### Selected extract

>>>>>

Definitely need to come back to this thread more and more.  I completely lost my shit last night because of always having to be the bad guy in the house.  My husband will let him stay up to watch TV until 10 or 11, when the kid wakes up at 5:45 am, regardless of when he falls asleep.  AND will let him use electronics all damn day, which makes him cranky.
Title: Re: Really struggling with my adolescent daughter. Any advice would be appreciated.
Post by: green daisy on June 12, 2017, 11:58:39 AM
Your daughter misbehaves and the consequence is that your son loses his birthday dinner? In such a scenario you might want to instead have one parent stay home with daughter and let her make a peanut butter sandwich while other parent drops off daughter's friend at her house and then takes son and his friend out for a fun meal.   Your daughter control of the whole family with that dinner cancellation; she wa allowed to be a bully. Many good books have been suggested, but I think one way to begin is for you to find a counselor who can help you come up with a parenting plan and provide you with support to carry it out.

It was an awkward situation because she had a friend over who we were supposed to be feeding dinner to.  I wasn't going to bring her home without giving her dinner.  And it potentially would have been uncomfortable for the friend to go out to dinner with us without my daughter.  We promised my son and his friend a birthday dinner another night.  Under ordinary circumstances, one of us would've gone and one would've stayed home, but the friend in the mix made it awkward.  I guess one of us could've gone with the boys and one could've stayed home with daughter/friend, but I didn't really think of it at the time.  And I wasn't going to leave her home alone because she was screaming about her horrible life and was packing a bag to go live outside.  She may not have been here when we got back. 
Title: Re: Really struggling with my adolescent daughter. Any advice would be appreciated.
Post by: green daisy on June 12, 2017, 12:28:43 PM
The room thing.  Our house is a small ranch.  Her room is across from the kitchen.  She came in from outside and my husband told her she had to clean her room before we went out.  She stormed off in a tirade about how it wasn't fair, etc.  He went a few steps into her room and was being very calm saying how we had already told her that morning that she had to clean her room that day.  That's when she was yelling to get out of her room and for him to stop yelling (he wasn't). 

I am all for her needing some space in her room to decompress or be alone.   And the room is still a mess.  I think she did clean it up somewhat.

<<<<<

### The task
Output everything in the forum thread from "Post by: green daisy on June 12, 2017, 12:28:43" down to "yelling (he wasn't).", word for word. Work only from the forum thread.

### Supplied information
>>>>>

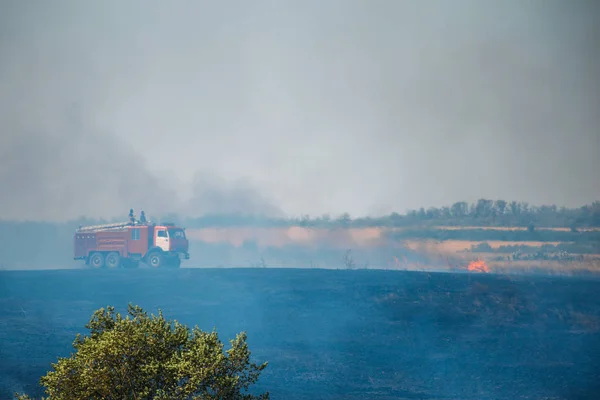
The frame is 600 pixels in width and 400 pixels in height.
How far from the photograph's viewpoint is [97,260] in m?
104

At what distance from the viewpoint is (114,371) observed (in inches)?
1155

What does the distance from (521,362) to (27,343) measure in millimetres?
48304

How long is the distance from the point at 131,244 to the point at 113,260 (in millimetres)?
4521

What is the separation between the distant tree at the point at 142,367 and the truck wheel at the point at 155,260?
7135 cm

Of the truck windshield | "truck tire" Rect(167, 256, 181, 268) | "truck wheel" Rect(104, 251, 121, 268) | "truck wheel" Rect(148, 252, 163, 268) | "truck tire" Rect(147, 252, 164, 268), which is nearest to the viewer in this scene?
the truck windshield

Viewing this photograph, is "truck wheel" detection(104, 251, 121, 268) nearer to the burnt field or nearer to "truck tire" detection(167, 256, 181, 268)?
the burnt field

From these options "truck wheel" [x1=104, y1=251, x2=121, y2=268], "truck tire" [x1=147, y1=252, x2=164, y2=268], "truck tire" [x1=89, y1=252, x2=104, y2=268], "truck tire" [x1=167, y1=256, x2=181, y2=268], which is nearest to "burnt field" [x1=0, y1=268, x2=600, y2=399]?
"truck tire" [x1=167, y1=256, x2=181, y2=268]

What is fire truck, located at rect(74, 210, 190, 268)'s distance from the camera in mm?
99062

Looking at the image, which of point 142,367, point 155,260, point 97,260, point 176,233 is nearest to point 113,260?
point 97,260

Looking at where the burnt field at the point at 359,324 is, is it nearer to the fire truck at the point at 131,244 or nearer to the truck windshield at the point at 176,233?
the fire truck at the point at 131,244

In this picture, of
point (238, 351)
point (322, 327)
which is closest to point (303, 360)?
point (322, 327)

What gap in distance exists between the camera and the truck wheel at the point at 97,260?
10338 cm

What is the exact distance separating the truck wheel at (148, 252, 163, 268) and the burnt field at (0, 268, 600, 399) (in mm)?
Result: 1827

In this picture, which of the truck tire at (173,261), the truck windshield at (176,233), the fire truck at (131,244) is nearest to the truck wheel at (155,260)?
the fire truck at (131,244)
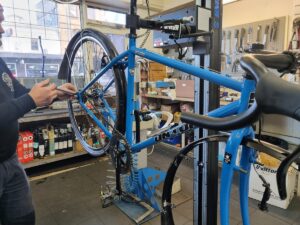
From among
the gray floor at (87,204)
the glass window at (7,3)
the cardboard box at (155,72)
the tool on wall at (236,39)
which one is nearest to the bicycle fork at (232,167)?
the gray floor at (87,204)

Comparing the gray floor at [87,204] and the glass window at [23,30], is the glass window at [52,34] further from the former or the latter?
the gray floor at [87,204]

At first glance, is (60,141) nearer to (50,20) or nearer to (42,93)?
(50,20)

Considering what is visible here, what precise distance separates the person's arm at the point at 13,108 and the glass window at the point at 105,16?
291cm

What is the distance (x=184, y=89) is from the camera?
9.83 ft

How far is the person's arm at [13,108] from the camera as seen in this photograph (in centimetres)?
88

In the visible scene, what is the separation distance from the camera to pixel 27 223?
4.00 ft

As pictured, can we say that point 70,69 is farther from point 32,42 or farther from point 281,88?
point 281,88

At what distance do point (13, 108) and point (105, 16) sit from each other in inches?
124

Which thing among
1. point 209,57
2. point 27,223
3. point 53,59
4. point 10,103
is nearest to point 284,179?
point 209,57

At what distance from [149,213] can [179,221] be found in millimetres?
256

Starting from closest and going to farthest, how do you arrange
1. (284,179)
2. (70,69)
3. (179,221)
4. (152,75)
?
(284,179)
(179,221)
(70,69)
(152,75)

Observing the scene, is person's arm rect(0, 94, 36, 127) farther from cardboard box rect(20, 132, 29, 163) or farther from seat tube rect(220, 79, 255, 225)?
cardboard box rect(20, 132, 29, 163)

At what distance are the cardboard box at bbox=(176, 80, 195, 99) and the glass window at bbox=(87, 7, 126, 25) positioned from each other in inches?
60.5

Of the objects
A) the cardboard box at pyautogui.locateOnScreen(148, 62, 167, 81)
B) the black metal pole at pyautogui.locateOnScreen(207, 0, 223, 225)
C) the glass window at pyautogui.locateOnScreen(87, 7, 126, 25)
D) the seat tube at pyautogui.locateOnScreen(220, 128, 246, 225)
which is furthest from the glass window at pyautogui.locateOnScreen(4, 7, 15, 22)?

<<<<<

### Result for this exercise
Post by: green daisy on June 12, 2017, 12:28:43 PM
The room thing.  Our house is a small ranch.  Her room is across from the kitchen.  She came in from outside and my husband told her she had to clean her room before we went out.  She stormed off in a tirade about how it wasn't fair, etc.  He went a few steps into her room and was being very calm saying how we had already told her that morning that she had to clean her room that day.  That's when she was yelling to get out of her room and for him to stop yelling (he wasn't).